Thursday 12 December 2013

Always a Price - MWBB

The Mid-Week Blues-Buster flash fiction challenge has returned after a hiatus for National November Writing Month and I was ready to get stuck in. Although the song prompt was not really my cup of tea, so I went with the lyrics. I struggled with the ending, it was difficult to find a way to end the piece. And it is probably behind why it didn't get placed. Have a read.

The Song Prompt for this weeks was:
Dirty Boulevard, by Lou Reed.


He’d been told that there would be a good life there; that it was like the roads were paved with gold, that there would be plenty for him and his family – well what was left of it, now the war had taken his wife - but it wasn’t true.

He tried real hard to find a way; he worked any job he could get, sometimes up to four, but most of them were shitty, most of them consisted of him having to humiliate himself some how. And he tried hard not to give in to the darker side of life, but it was there for the taking, offering up pretty much as much cash as he wanted if he was prepared to stoop so low.

He thought about it, considered it, and spoke to his children about it. They looked at him and listened to him tell them how much difference it could make to their lives, how much it could give them; the opportunity of college, the opportunity of a good life, a proper home, not just some ramshackle broken down apartment, somewhere safe where they wouldn’t be surrounded by shootings, drugs, and violence.

They looked unsure at him, especially his son. He was just coming into teenage and the school wasn’t working for him, not when it was busy fighting the attitude of all the other kids in the area. But he looked at his younger sister and thought about how tender she was, and wondered how his father could ask her, or why he would. But she smiled up at her dad and said she’d do anything for him, so there was no argument. He promised her it wouldn’t be for long, that it would be okay and that he would be there to protect her.
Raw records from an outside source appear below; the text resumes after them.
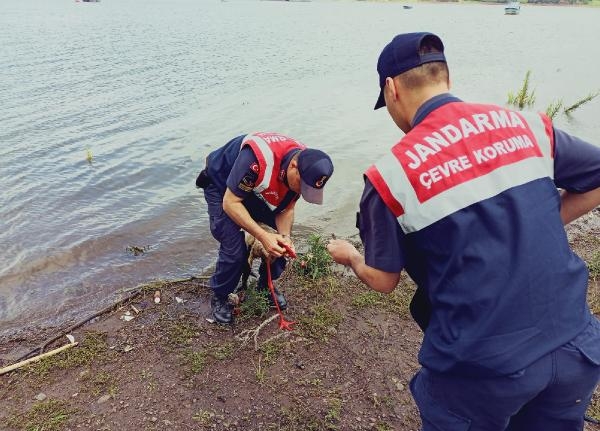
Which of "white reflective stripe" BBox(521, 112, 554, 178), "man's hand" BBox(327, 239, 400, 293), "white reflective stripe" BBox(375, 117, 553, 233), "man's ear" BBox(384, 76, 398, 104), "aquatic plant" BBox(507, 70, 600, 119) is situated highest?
"man's ear" BBox(384, 76, 398, 104)

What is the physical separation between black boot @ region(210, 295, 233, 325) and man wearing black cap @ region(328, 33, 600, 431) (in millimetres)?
2887

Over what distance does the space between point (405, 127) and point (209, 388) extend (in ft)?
8.69

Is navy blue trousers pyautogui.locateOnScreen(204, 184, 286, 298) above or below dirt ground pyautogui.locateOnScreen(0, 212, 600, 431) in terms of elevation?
above

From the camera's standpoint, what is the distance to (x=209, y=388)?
12.1ft

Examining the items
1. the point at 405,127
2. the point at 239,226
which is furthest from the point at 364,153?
the point at 405,127

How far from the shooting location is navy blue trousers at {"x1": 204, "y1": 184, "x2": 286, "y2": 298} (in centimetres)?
417

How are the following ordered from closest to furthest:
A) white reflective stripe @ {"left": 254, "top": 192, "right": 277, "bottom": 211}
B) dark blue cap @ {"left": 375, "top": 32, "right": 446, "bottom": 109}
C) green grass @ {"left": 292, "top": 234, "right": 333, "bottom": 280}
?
dark blue cap @ {"left": 375, "top": 32, "right": 446, "bottom": 109}, white reflective stripe @ {"left": 254, "top": 192, "right": 277, "bottom": 211}, green grass @ {"left": 292, "top": 234, "right": 333, "bottom": 280}

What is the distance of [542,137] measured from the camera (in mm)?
1756

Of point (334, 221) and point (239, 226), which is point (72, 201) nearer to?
point (334, 221)

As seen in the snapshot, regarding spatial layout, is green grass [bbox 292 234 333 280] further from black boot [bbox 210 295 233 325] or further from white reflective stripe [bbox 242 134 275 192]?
white reflective stripe [bbox 242 134 275 192]

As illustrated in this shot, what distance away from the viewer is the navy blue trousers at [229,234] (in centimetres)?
417

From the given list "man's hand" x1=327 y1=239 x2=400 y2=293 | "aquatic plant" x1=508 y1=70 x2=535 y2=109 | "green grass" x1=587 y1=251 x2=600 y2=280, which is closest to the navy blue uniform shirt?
"man's hand" x1=327 y1=239 x2=400 y2=293

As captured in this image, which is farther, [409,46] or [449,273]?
[409,46]

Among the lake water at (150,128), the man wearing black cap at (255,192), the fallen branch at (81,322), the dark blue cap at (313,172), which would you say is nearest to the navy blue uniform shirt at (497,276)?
the dark blue cap at (313,172)
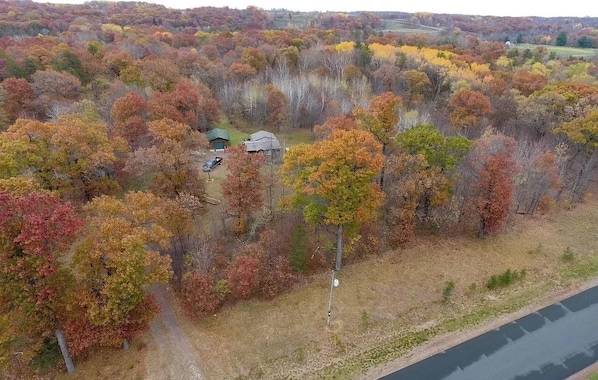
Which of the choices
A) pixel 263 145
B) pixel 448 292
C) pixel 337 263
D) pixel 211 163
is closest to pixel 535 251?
pixel 448 292

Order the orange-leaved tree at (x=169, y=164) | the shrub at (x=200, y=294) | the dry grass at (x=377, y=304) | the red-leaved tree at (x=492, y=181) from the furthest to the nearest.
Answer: the orange-leaved tree at (x=169, y=164) < the red-leaved tree at (x=492, y=181) < the shrub at (x=200, y=294) < the dry grass at (x=377, y=304)

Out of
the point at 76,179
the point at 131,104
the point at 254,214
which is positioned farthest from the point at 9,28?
the point at 254,214

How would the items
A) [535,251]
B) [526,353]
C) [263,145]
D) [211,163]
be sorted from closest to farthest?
[526,353]
[535,251]
[211,163]
[263,145]

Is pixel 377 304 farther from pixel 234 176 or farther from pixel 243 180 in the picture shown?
pixel 234 176

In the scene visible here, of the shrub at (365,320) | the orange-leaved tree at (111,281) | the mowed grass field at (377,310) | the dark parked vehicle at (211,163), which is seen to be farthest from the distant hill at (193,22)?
the shrub at (365,320)

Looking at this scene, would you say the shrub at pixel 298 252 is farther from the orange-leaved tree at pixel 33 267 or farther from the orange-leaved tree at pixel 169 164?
the orange-leaved tree at pixel 33 267

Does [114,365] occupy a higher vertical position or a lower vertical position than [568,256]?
lower

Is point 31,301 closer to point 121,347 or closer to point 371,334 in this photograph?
point 121,347
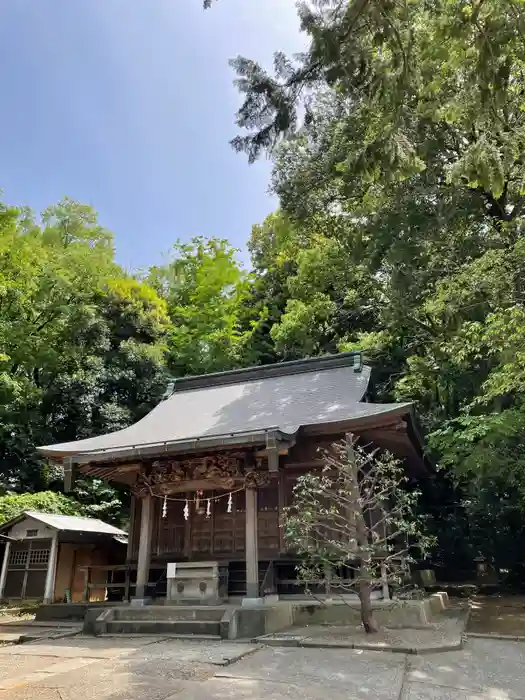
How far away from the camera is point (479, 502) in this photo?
14445 mm

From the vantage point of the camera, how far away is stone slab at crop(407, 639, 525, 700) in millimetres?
4598

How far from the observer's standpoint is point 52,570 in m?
12.5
And he tried hard to be, but he wasn’t a fighter, never had been, which was why he’d left his country in the first place. So he ended up in the hospital, along with his beautiful little girl too – who wouldn’t be quite so beautiful anymore thanks to the switchblade the guy was carrying, and having thrown all his money at the man he couldn’t cover what was needed to try and make it right.
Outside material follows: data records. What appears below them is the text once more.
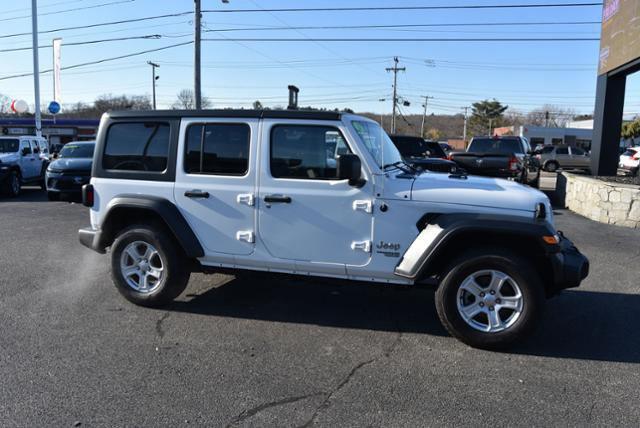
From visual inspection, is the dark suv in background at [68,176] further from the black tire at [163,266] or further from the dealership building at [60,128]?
the dealership building at [60,128]

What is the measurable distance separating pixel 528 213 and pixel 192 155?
9.90 ft

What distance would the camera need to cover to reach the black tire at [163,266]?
4.97m

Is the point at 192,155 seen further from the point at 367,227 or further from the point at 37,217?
the point at 37,217

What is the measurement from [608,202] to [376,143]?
7.90m

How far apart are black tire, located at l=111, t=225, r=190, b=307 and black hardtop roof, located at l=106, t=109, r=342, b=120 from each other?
1.11 m

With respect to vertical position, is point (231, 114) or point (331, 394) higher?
point (231, 114)

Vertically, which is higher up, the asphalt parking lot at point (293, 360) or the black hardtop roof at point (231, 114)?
the black hardtop roof at point (231, 114)

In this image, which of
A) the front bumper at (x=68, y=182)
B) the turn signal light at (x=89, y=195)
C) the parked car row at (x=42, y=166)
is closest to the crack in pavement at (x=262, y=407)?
the turn signal light at (x=89, y=195)

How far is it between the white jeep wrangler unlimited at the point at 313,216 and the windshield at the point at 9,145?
1296 cm

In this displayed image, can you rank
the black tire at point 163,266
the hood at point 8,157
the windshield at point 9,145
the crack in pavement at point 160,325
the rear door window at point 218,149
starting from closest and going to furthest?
1. the crack in pavement at point 160,325
2. the rear door window at point 218,149
3. the black tire at point 163,266
4. the hood at point 8,157
5. the windshield at point 9,145

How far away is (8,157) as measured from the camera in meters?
14.8

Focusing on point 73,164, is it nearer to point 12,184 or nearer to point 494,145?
point 12,184

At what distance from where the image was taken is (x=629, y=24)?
12133mm

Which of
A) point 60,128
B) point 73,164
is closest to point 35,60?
point 73,164
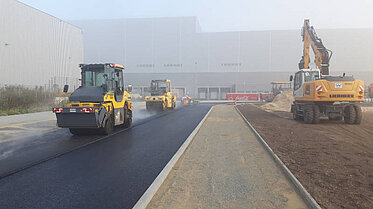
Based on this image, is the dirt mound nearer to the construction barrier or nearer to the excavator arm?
the excavator arm

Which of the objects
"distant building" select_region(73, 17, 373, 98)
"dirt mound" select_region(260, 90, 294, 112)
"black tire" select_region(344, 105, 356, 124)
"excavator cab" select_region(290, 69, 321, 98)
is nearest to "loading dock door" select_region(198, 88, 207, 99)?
"distant building" select_region(73, 17, 373, 98)

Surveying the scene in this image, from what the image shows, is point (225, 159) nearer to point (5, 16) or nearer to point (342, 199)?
point (342, 199)

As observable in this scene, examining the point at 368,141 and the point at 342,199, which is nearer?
the point at 342,199

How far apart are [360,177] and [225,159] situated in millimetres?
2716

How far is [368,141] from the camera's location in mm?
8586

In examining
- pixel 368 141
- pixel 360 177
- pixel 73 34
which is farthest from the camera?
pixel 73 34

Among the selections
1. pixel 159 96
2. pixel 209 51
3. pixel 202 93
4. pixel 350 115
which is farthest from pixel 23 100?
pixel 202 93

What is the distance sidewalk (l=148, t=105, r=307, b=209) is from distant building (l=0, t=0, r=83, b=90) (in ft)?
69.2

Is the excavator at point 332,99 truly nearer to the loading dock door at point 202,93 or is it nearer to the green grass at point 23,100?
the green grass at point 23,100

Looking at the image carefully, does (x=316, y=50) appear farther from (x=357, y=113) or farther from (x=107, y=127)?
(x=107, y=127)

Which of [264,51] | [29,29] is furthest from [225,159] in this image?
[264,51]

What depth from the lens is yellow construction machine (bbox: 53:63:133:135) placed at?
917cm

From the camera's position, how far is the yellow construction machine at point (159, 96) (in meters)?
21.8

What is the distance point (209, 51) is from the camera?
5619 cm
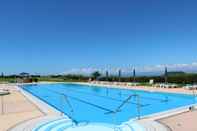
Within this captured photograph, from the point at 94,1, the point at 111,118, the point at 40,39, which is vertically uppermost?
the point at 94,1

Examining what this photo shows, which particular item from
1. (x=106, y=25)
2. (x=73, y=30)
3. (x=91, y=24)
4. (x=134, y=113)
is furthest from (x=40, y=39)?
(x=134, y=113)

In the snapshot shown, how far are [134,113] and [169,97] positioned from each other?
17.1 ft

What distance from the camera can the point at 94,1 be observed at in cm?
2169

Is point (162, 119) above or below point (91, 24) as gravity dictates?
below

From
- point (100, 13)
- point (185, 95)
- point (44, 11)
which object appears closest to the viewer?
point (185, 95)

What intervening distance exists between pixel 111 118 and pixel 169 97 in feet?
21.4

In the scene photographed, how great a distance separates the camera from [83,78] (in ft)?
119

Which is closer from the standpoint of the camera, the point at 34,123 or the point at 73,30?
the point at 34,123

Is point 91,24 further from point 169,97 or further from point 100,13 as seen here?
point 169,97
So it was on his son, who faired better, and was able to hold his own and dictate his own terms. And for a while he thought they would be okay, that in just another six months they could get out of here and find a better place, and repair the damage he’d done. But he hadn’t bargained on the depravity of the people, the crude desire to hurt another, particularly a young boy, who, by the time they’d finished with him, would never walk again, dependant on a catheter for both ends.
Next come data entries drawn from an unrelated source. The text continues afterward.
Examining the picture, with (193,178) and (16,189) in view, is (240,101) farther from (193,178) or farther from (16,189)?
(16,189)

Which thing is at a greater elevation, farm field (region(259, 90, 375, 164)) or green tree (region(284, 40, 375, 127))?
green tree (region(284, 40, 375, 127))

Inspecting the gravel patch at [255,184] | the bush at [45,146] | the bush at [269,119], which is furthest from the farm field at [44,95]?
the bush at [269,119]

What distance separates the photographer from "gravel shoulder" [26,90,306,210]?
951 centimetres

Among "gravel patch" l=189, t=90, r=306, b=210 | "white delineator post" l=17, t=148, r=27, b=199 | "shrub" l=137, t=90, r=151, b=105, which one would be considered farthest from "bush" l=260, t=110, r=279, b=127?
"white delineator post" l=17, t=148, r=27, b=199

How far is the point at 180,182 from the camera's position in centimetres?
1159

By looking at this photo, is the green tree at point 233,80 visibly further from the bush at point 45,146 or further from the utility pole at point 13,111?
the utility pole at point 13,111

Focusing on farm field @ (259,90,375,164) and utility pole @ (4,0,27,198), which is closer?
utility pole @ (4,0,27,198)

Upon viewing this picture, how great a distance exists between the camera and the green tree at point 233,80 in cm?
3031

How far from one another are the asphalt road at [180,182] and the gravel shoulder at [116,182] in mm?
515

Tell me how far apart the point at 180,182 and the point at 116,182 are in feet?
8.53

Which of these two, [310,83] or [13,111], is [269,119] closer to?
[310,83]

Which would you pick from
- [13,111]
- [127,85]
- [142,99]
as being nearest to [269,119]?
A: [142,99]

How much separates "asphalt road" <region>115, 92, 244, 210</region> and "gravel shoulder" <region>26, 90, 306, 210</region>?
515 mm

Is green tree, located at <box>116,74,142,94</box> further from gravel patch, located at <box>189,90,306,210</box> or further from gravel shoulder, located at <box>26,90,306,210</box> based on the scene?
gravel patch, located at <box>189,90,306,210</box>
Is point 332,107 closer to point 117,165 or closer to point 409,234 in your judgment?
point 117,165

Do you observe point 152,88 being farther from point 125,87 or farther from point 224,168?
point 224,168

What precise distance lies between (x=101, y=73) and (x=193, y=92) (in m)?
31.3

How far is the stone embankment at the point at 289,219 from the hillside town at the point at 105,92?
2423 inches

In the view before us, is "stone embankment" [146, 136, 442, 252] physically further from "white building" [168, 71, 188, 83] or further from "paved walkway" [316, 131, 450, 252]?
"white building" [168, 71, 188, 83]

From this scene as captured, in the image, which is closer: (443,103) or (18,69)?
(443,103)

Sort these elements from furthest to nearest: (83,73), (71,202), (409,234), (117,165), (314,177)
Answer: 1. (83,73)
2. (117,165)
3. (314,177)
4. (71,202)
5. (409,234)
He sat there in his scant kitchen with his head in his hands, staring out of the window, wondering how he got here, how he’d been reduced to someone who would abuse his children in this way, and then he caught sight of it on a billboard poster across the street and started laughing; the very image that had inspired him, and given him hope, making him believe in a better life, in freedom.

When his children joined him looking puzzled he could only point at it, unable to speak through the laughter, but their confused looks remained as they wondered why a picture of the Statue of Liberty was so funny.